– Вы, надеюсь, не простудились? – спросила миссис Ван-Хоппер за завтраком.
– Нет, – сказала я. – Не думаю, – хватаюсь за соломинку, ведь простуда сможет послужить объяснением, если у меня будут чересчур красные глаза.
– Терпеть не могу сидеть на месте, когда все уложено, – проворчала она. – Надо было нам взять билеты на более ранний поезд. Мы бы достали их, если бы постарались, и смогли бы дольше пробыть в Париже. Пошлите Элен телеграмму, чтобы она нас не встречала, устроила другую rendez-vous[12]. Интересно… – Она взглянула на часы. – Пожалуй, еще не поздно заменить билеты. Во всяком случае, стоит попытаться. Спуститесь-ка вниз, в контору, узнайте.
– Хорошо, – сказала я, марионетка в ее руках, и, пойдя к себе в комнату, скинула халат, застегнула неизменную юбку и натянула через голову вязаный джемпер. Мое равнодушие к миссис Ван-Хоппер перешло в ненависть. Значит, это конец, у меня отнято даже утро. Не будет последнего получаса на террасе, возможно, не будет даже десяти минут, чтобы попрощаться с ним. Потому что она закончила завтрак раньше, чем ожидала, потому что ей скучно. Что ж, раз так, я забуду о гордости, отброшу сдержанность и скромность. Со стуком захлопнув дверь, я кинулась по коридору. Я не стала ждать лифта и взбежала по лестнице на четвертый этаж, перескакивая через три ступеньки. Я знала номер его комнаты – 148 – и, запыхавшаяся, красная, принялась колотить в дверь.
– Войдите! – крикнул он, и вот я на пороге, уже раскаиваясь в своей дерзости; возможно, он только что проснулся, ведь он вчера вернулся поздно, и все еще в постели, растрепанный и сердитый.
Он брился у открытого окна: поверх пижамы на нем была куртка из верблюжьей шерсти; и я, в своем костюме и тяжелых туфлях, почувствовала себя неуклюжей и безвкусно одетой. Мне казалось, что происходит драма, а я просто была смешна.
– В чем дело? – спросил он. – Что-нибудь случилось?
– Я пришла попрощаться, – сказала я. – Мы сегодня уезжаем.
Он глядел на меня во все глаза, затем положил бритву на умывальник.
– Закрой дверь, – сказал он.
Я прикрыла ее за собой и стояла, опустив руки, чувствуя себя очень неловко.
– О чем, бога ради, ты толкуешь? – спросил он.
– Правда, мы сегодня уезжаем. Мы должны были ехать более поздним поездом, а теперь она хочет поспеть на ранний, и я испугалась, что больше вас не увижу. Я должна была увидеть вас перед отъездом и поблагодарить за все.

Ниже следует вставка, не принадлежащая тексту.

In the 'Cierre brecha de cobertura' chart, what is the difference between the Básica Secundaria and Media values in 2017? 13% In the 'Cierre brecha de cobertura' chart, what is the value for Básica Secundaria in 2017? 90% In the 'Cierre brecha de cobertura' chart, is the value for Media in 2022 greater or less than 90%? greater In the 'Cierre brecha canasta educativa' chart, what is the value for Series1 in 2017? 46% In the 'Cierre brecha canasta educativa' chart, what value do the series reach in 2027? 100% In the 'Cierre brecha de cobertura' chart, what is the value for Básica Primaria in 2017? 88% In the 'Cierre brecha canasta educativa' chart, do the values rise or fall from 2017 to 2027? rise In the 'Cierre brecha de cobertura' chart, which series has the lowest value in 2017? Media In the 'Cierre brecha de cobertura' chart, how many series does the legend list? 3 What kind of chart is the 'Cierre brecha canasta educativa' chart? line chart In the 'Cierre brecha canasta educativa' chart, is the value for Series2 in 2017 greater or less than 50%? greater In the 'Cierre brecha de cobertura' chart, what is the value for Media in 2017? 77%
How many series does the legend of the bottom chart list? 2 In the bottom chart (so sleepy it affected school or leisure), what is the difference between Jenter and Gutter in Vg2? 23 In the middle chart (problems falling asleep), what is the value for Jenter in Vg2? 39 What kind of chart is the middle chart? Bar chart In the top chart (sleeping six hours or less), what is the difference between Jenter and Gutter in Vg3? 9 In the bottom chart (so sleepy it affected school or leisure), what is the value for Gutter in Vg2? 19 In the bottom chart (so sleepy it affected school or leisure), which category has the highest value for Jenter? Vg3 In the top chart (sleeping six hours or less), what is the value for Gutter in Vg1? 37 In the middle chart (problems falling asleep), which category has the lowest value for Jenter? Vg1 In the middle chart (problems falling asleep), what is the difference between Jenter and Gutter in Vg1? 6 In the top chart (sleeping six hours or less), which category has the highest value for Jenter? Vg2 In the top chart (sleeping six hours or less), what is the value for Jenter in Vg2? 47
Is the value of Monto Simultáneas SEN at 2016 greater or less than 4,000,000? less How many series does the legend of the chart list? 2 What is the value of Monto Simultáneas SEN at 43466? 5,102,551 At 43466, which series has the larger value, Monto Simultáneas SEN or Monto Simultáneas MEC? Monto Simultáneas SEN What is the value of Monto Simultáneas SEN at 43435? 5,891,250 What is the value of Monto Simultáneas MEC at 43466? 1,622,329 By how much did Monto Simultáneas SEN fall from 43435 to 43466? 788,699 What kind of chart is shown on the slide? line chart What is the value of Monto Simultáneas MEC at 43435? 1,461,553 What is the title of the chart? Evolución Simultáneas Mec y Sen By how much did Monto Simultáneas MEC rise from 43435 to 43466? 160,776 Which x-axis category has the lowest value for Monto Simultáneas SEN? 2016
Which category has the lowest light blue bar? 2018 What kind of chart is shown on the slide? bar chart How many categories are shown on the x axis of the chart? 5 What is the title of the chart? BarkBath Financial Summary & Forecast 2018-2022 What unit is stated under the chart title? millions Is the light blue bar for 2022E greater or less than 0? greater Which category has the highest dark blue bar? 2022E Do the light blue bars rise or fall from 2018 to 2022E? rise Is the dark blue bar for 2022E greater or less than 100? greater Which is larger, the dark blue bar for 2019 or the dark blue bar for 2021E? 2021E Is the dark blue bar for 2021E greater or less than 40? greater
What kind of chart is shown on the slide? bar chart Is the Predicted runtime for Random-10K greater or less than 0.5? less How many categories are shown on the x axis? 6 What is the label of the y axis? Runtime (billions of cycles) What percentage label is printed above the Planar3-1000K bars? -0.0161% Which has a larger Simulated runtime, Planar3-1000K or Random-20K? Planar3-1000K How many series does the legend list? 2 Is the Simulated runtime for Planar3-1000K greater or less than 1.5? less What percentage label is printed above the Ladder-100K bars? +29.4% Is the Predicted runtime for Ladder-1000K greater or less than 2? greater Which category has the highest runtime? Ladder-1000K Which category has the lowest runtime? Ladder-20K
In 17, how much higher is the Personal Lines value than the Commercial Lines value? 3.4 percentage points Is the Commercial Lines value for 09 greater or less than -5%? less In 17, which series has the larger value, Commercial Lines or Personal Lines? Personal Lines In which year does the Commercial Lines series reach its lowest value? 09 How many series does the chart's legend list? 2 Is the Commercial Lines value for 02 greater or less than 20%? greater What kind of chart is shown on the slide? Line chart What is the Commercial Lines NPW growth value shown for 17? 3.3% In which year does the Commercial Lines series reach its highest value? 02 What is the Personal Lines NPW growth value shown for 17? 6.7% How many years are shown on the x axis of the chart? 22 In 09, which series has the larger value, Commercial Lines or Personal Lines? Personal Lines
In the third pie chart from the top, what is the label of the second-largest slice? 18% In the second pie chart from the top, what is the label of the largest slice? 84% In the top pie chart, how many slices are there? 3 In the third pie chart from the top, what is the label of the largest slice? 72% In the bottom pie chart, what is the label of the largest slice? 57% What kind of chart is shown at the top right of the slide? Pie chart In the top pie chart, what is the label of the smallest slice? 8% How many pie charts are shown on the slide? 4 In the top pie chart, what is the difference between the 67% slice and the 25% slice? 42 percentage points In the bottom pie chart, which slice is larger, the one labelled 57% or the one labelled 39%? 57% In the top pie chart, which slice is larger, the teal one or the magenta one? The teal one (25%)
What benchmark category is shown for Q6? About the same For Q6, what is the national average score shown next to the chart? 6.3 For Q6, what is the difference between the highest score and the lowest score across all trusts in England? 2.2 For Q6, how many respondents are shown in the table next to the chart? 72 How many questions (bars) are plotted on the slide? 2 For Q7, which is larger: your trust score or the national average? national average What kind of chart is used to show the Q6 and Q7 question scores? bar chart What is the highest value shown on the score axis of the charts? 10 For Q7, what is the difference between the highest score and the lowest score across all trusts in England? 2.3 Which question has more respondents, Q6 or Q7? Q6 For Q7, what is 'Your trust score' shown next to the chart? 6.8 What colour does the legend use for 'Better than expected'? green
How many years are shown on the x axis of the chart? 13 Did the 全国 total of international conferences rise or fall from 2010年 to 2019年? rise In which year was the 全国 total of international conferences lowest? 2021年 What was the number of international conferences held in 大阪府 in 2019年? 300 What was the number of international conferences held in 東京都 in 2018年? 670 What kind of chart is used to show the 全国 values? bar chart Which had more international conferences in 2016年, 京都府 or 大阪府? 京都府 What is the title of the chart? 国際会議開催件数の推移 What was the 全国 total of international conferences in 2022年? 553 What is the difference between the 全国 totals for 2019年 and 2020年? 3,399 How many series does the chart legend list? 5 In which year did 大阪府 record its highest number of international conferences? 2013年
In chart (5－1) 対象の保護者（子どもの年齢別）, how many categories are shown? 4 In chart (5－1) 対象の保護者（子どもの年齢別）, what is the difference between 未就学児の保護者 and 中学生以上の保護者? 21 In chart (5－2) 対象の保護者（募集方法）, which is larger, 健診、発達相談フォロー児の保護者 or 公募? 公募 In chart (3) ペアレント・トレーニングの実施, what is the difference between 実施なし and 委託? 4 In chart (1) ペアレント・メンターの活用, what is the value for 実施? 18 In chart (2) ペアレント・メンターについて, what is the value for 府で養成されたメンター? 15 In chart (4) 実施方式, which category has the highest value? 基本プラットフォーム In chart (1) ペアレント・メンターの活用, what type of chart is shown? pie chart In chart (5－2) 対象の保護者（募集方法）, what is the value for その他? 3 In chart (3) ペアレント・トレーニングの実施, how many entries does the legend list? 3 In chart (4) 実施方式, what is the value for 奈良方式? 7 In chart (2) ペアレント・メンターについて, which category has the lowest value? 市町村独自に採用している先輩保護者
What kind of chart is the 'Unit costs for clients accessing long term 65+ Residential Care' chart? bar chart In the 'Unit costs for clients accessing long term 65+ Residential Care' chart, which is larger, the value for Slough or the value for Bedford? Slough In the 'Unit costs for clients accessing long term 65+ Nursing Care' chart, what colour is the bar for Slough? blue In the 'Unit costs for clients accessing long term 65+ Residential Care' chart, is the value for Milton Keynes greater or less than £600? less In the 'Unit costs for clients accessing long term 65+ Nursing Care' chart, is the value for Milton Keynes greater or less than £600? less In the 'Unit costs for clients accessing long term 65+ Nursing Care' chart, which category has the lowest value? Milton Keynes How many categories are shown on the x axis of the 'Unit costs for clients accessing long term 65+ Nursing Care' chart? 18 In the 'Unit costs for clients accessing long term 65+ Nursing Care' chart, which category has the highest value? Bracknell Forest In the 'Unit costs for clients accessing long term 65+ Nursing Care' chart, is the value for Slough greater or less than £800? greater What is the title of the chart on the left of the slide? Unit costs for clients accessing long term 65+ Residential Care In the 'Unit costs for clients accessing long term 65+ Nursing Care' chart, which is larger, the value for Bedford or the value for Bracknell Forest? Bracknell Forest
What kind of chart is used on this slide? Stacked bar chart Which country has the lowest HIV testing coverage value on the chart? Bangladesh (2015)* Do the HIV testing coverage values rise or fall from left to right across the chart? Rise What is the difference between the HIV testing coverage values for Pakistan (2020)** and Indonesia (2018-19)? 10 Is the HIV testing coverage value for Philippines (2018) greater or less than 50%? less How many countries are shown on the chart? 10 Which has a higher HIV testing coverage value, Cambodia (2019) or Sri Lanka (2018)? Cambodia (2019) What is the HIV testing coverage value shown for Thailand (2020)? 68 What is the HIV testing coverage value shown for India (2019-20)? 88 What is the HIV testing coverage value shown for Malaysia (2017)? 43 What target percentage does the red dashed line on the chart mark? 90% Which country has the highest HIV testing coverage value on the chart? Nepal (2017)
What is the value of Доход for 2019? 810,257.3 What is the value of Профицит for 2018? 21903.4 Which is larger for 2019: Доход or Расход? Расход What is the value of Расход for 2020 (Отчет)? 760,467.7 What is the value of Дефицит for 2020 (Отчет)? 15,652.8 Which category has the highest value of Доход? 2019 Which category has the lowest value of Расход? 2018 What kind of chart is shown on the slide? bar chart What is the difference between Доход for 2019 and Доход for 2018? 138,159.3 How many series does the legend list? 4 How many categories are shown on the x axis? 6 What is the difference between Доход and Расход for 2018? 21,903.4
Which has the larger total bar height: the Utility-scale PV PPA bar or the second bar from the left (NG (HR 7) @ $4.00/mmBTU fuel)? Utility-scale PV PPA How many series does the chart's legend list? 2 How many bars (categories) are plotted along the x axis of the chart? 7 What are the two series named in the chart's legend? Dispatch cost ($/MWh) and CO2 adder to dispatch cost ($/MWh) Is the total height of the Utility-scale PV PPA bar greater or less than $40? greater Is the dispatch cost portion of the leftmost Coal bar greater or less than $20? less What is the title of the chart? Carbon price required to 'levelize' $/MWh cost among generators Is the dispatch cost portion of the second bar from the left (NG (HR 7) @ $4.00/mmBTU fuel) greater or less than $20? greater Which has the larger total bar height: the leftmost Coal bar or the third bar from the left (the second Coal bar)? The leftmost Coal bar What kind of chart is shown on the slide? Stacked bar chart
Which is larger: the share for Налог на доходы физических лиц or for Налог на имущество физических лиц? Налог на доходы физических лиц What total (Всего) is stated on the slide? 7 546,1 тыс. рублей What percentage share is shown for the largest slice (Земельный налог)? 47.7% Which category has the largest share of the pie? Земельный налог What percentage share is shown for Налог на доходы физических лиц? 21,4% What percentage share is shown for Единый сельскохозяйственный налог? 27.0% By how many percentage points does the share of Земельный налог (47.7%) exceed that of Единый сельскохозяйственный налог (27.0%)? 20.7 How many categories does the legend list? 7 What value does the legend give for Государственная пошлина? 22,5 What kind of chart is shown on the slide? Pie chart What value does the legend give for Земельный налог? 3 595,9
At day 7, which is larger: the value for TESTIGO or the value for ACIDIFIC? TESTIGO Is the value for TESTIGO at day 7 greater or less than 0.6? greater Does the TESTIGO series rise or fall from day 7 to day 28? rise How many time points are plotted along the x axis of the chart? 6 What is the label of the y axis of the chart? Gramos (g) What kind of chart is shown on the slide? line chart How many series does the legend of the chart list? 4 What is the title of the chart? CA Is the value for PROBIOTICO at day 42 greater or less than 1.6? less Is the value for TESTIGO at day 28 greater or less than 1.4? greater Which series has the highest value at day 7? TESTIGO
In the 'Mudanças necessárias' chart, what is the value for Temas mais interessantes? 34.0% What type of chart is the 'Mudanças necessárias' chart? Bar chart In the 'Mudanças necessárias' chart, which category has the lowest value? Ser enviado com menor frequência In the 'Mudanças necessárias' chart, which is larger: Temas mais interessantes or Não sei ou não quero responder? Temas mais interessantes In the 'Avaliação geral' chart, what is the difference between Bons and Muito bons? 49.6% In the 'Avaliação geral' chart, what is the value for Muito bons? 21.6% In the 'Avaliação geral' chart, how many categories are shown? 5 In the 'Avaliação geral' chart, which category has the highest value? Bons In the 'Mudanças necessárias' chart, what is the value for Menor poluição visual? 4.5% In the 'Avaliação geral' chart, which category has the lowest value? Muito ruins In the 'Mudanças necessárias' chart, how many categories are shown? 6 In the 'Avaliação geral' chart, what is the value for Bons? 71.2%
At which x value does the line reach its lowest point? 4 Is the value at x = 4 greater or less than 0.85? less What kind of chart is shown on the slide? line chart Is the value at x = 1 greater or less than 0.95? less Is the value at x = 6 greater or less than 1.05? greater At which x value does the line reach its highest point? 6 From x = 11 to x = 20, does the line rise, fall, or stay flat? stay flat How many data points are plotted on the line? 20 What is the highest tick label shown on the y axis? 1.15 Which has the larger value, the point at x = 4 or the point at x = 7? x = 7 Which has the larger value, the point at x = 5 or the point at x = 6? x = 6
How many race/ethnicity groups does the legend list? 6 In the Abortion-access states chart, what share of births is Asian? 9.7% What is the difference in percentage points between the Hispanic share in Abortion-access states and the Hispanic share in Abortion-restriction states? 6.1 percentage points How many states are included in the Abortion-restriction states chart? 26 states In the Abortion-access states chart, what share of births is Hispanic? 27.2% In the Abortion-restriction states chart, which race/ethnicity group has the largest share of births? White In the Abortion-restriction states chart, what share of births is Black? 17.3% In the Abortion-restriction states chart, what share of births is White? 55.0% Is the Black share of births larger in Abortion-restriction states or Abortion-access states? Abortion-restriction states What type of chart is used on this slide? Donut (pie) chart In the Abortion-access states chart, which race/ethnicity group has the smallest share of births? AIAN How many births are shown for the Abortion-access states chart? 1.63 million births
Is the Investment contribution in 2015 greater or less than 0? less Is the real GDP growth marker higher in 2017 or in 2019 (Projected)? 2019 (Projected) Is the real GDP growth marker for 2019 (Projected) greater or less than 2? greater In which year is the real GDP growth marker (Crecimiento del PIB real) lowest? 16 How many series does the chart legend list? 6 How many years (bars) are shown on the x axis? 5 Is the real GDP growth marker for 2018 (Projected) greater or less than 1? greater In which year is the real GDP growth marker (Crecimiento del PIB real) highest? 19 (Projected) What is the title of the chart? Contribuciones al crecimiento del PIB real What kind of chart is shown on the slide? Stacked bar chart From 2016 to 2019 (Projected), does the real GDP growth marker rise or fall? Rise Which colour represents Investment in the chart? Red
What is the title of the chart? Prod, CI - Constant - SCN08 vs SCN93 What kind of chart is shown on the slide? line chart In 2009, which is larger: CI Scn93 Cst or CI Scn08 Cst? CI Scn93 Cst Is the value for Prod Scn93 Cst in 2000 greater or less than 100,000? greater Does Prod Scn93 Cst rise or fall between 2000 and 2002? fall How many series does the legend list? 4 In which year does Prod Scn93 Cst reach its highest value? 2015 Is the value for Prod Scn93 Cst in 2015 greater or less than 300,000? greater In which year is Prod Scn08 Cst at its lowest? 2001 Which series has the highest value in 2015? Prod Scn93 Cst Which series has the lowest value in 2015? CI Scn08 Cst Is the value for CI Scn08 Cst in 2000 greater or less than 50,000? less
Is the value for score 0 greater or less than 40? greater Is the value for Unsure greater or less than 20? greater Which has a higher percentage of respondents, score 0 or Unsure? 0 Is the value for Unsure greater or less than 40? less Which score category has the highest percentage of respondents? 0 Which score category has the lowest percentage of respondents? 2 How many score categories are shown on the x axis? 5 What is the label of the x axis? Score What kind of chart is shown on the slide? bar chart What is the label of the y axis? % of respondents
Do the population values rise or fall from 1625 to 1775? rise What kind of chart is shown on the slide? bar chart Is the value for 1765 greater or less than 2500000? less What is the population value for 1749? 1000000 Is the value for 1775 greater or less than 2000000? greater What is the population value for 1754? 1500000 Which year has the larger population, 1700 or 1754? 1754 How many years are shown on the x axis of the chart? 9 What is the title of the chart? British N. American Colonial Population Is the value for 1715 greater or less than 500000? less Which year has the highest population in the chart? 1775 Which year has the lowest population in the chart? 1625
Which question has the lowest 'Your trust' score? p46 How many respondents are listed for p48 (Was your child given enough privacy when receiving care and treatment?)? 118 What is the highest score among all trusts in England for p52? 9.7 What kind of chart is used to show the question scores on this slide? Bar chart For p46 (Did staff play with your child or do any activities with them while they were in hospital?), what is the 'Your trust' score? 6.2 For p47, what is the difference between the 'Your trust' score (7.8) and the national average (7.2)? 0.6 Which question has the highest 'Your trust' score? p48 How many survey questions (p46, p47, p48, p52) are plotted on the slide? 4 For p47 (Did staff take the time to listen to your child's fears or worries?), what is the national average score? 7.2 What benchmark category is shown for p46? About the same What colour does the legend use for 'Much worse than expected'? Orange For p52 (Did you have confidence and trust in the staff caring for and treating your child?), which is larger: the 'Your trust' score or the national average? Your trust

Они обгоняли друг друга, эти идиотские слова, в точности как я представляла. Я держалась неловко, неестественно, еще минута, и я скажу, что он вел себя «потрясно».
– Почему ты мне раньше не сказала? – спросил он.
– Она решила это только вчера. Все делалось в спешке. Ее дочь отплывает в субботу в Нью-Йорк, и мы вместе с ней. Мы присоединимся к ней в Париже и выедем втроем в Шербург.
– Она берет тебя с собой в Нью-Йорк?
– Да, а я не хочу туда ехать. Я его возненавижу. Я буду несчастна.
– Зачем же, ради всего святого, ты тогда едешь?
– У меня нет выбора, вы это знаете. Я работаю за жалованье. Я не могу позволить себе ее оставить.
Он снова взял бритву и снял мыльную пену с лица.
– Сядь, – сказал он. – Я скоро. Оденусь в ванной комнате, буду готов через пять минут.
Он подхватил одежду, лежавшую на кресле, и бросил ее на пол ванной комнаты, затем вошел туда, захлопнув дверь. Я села на постель и принялась грызть ногти. Все это казалось нереальным, я чувствовала себя персонажем фантастического спектакля. О чем он думает? Что он намерен предпринять? Я обвела взглядом комнату, она ничем не отличалась от комнаты любого другого мужчины, неаккуратная, безликая. Куча обуви, больше, чем может быть надо, и несколько рядов галстуков. На туалетном столике ничего, кроме большого флакона с шампунем и двух щеток для волос из слоновой кости. Никаких художественных фотографий, никаких моментальных снимков. Ничего в этом роде. Я, сама того не замечая, искала их, думая, что уж одна-то фотокарточка будет стоять на столике у кровати или на каминной полке. Большая, в кожаной рамке. Однако там лежали лишь книги и пачка сигарет.